Transcribe tal cual la parte del fragmento sobre la compañía cubana en Viena que empieza con "El caso fue" y sigue hasta "sus presentaciones aquí.".

▸ **FRAGMENTO CITADO**:
▽

El caso fue que cuando las cosas maduraron, me enviaron a Stuttgart, en donde estaba la compañía cubana después de Palma, para que firmara el contrato. Para mí era el desquite más grande que la vida me ofrecía, porque podía demostrarle a aquella gente que, por encima de la política, lo que contaba era el arte y el profesionalismo. Todas las bailarinas importantes de mi periodo en Cuba, excepto Mirta Pla, me habían vituperado cuando se enteraron de que me iba del país. Ahora mi venganza era maquiavélica porque pasaba por encima de Josefina Méndez, la asistenta de Alicia en ese momento, para servir de embajador entre la Ópera de Viena y la diva cubana con miras a sus presentaciones aquí.
Y se montó “Giselle” y, como siempre, el éxito fue rotundo. Entonces me borraron aquella mácula de gusano, ya que forzosamente me veían todos los días mientras duró la estancia de ellos en la capital austríaca. Esto coincidió con los famosos viajes de la comunidad, agenciados por el gobierno de Carter, en el que autorizaban a los cubanos que se habían ido a que regresaran a la Isla para visitar a sus familiares. Un año después de aquel episodio de Viena, decidí regresar para ver a mi madre que había sido la persona más importante de mi vida. Al parecer, Alicia se enteró de que yo estaba en Cuba y por mediación de Ricardo Rey Mena me hizo saber que quería verme. Había recibido entonces la “absolución divina”, pero les había dado también, a mi manera, una gran lección.

△

▸ **ENTRADAS MOSTRADAS**:
▽

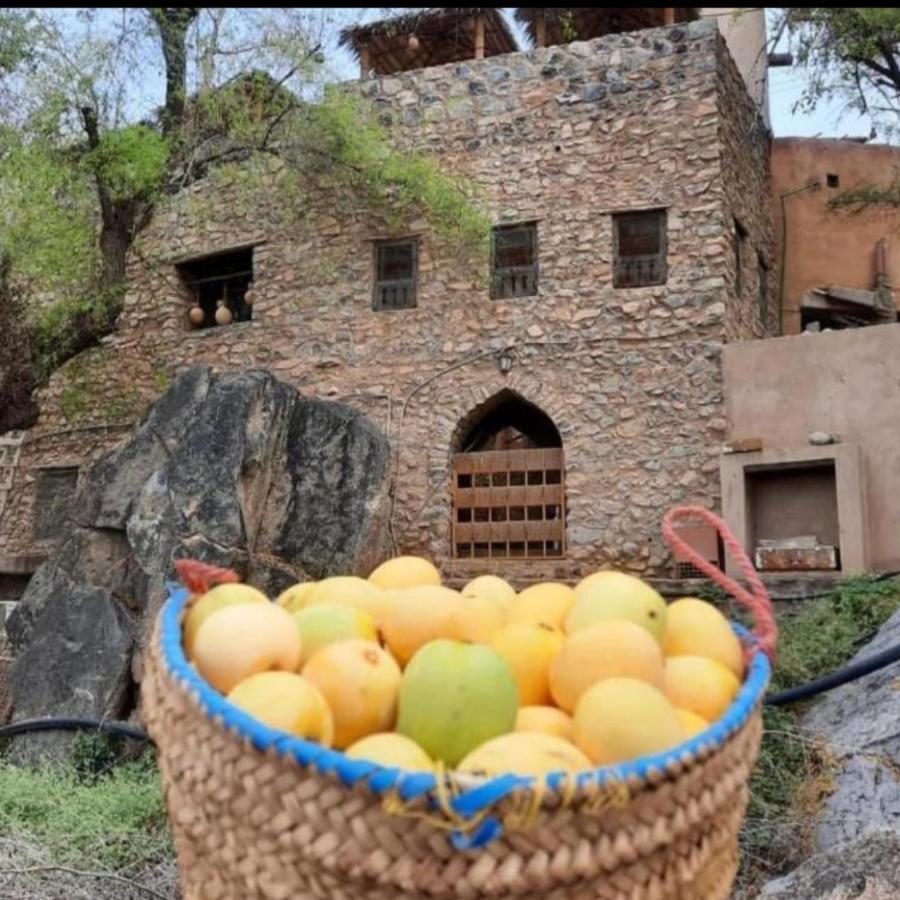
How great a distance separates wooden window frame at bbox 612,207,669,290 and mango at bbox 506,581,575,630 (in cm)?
816

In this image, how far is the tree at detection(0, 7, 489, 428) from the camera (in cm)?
830

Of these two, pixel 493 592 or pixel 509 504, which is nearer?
pixel 493 592

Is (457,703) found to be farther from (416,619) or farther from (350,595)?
(350,595)

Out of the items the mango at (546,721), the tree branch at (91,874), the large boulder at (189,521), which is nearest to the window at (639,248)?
the large boulder at (189,521)

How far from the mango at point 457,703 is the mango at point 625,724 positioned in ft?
0.29

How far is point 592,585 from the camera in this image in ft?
4.45

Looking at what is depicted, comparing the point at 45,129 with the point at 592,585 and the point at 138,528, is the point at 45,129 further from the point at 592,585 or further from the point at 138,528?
the point at 592,585

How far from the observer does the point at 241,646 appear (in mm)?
1149

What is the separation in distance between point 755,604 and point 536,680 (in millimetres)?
309

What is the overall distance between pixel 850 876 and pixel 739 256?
8.45m

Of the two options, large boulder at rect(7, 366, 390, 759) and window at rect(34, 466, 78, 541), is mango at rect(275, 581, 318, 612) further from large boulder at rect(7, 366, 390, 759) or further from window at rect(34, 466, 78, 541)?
window at rect(34, 466, 78, 541)

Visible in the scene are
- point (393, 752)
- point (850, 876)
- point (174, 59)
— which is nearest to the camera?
point (393, 752)

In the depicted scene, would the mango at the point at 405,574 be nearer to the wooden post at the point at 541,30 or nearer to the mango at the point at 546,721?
the mango at the point at 546,721

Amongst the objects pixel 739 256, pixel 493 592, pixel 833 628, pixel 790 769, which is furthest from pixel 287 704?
pixel 739 256
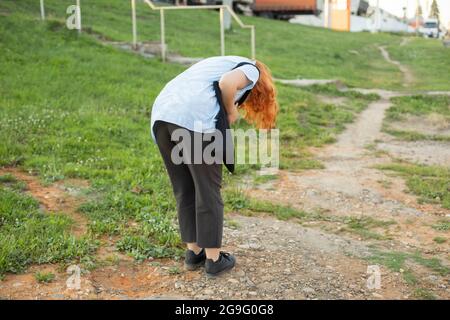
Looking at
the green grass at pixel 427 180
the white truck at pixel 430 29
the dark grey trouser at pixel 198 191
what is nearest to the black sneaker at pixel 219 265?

△

▸ **SOLUCIÓN DEL EJERCICIO**:
El caso fue que cuando las cosas maduraron, me enviaron a Stuttgart, en donde estaba la compañía cubana después de Palma, para que firmara el contrato. Para mí era el desquite más grande que la vida me ofrecía, porque podía demostrarle a aquella gente que, por encima de la política, lo que contaba era el arte y el profesionalismo. Todas las bailarinas importantes de mi periodo en Cuba, excepto Mirta Pla, me habían vituperado cuando se enteraron de que me iba del país. Ahora mi venganza era maquiavélica porque pasaba por encima de Josefina Méndez, la asistenta de Alicia en ese momento, para servir de embajador entre la Ópera de Viena y la diva cubana con miras a sus presentaciones aquí.